> [Exercise objective] With all pictures omitted, return verbatim the lines from the beginning of the records below through the line containing "By definition, visual".
· · · · · · ·
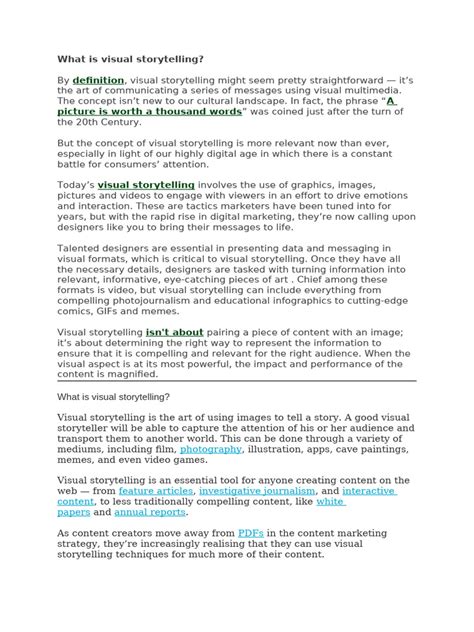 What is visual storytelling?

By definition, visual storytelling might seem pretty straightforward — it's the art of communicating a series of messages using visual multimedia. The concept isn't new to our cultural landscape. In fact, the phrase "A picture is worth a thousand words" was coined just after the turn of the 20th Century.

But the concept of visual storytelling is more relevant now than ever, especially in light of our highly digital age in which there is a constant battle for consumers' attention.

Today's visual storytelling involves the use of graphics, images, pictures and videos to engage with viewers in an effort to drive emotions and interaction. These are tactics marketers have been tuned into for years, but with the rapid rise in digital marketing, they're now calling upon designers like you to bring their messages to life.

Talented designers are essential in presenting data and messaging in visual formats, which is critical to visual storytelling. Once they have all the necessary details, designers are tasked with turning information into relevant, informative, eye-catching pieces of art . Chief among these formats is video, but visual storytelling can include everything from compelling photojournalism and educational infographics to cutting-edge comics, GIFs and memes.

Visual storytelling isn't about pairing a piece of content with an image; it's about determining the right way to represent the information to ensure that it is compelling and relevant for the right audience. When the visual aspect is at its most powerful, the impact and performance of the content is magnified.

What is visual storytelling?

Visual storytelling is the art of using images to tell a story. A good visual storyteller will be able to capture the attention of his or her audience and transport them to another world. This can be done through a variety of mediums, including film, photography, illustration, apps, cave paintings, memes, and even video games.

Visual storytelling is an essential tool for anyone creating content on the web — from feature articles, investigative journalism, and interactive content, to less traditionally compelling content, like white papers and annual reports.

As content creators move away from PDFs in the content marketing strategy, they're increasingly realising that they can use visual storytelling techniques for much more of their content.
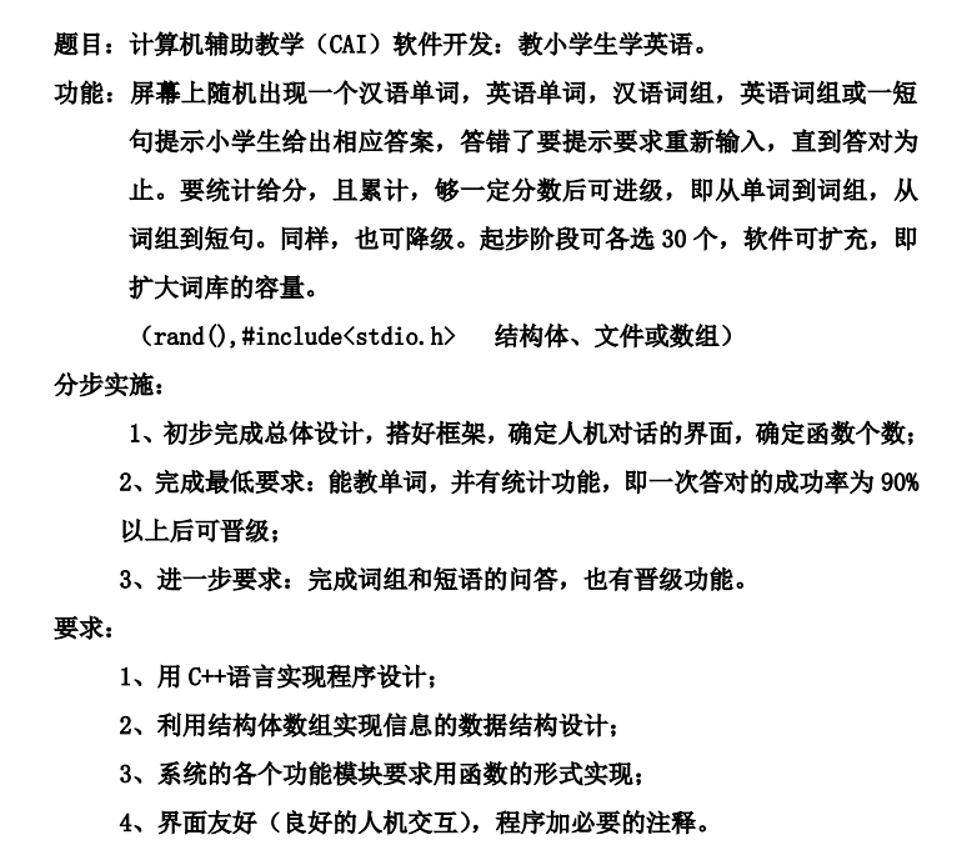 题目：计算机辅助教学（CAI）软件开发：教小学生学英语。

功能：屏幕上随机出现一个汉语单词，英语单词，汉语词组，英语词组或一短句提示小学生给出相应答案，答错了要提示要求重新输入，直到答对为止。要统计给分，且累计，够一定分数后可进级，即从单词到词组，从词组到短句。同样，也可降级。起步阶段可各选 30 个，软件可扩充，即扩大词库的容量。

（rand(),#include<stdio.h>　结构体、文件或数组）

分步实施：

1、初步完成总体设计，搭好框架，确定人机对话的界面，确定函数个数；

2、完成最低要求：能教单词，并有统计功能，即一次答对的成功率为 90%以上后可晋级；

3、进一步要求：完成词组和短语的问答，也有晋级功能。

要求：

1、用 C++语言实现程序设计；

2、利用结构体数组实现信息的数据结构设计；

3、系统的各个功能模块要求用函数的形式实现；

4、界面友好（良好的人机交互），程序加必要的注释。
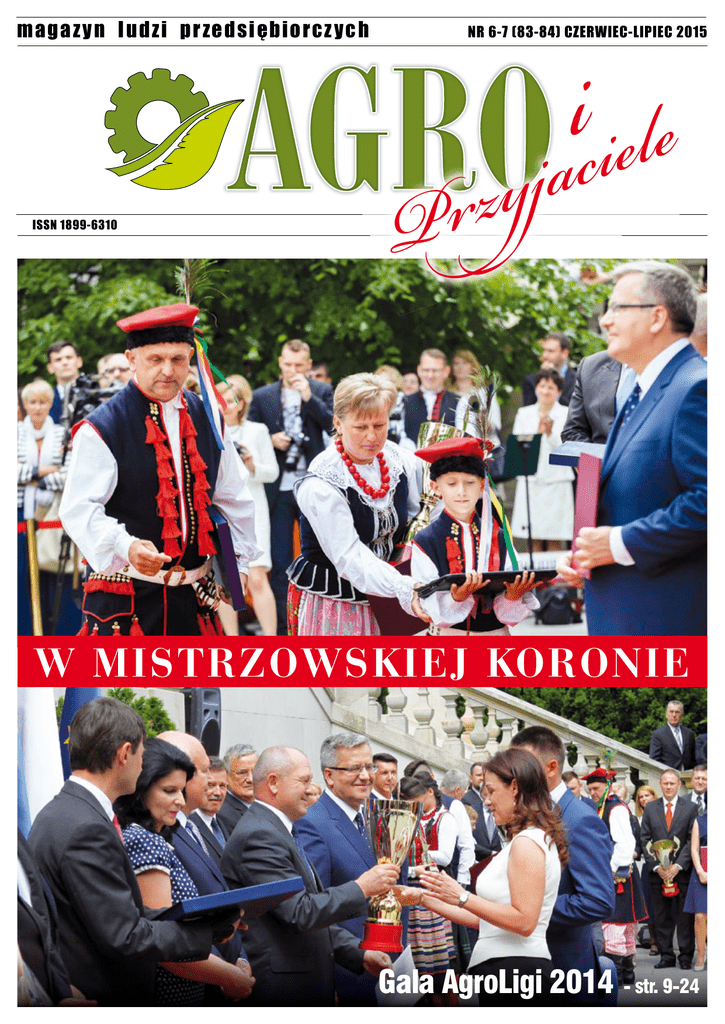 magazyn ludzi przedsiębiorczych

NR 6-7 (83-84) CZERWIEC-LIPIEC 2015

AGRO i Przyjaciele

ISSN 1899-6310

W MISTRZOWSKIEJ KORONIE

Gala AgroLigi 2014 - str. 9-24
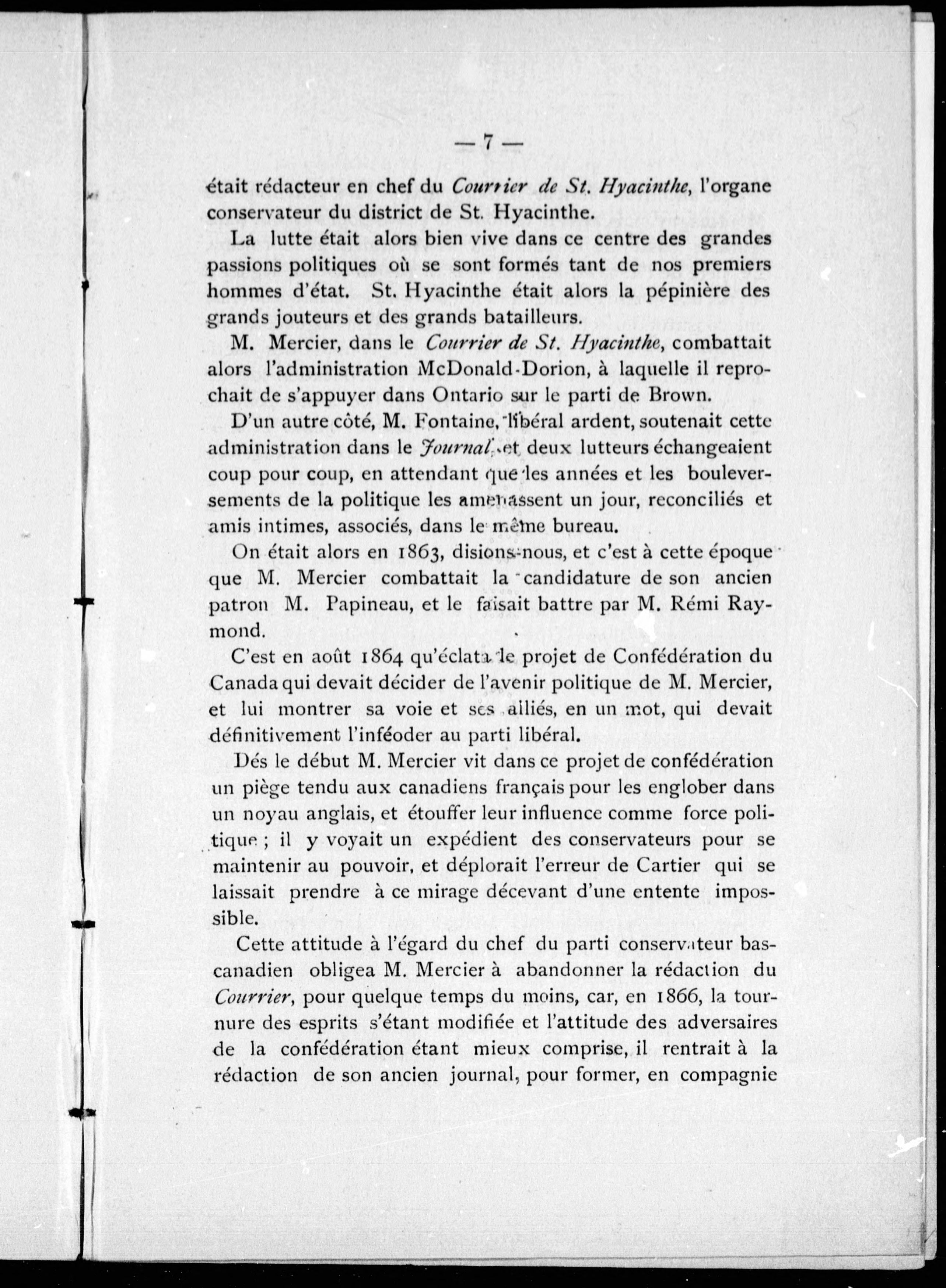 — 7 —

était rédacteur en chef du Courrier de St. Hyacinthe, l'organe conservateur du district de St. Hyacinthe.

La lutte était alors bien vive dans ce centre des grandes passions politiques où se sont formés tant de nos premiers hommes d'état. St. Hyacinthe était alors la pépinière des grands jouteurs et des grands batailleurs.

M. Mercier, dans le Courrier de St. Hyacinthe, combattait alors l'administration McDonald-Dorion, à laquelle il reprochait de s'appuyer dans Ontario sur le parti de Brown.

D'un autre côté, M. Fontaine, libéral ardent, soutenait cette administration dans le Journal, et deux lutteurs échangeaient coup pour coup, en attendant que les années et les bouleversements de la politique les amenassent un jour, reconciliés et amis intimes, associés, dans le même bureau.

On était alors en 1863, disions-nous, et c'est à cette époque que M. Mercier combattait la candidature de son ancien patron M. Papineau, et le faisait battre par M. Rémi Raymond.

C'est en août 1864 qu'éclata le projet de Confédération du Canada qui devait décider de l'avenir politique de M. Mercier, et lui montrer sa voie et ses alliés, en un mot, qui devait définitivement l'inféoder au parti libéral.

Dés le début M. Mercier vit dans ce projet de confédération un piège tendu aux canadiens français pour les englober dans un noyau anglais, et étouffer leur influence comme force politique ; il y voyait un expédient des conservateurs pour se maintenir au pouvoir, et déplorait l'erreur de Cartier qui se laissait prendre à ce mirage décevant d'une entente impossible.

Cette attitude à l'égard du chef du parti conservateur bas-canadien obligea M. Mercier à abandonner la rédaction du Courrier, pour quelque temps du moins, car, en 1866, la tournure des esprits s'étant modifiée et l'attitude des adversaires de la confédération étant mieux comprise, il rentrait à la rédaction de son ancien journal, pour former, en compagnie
· · · · · · ·
> [Answer to this task]
 What is visual storytelling?

By definition, visual storytelling might seem pretty straightforward — it's the art of communicating a series of messages using visual multimedia. The concept isn't new to our cultural landscape. In fact, the phrase "A picture is worth a thousand words" was coined just after the turn of the 20th Century.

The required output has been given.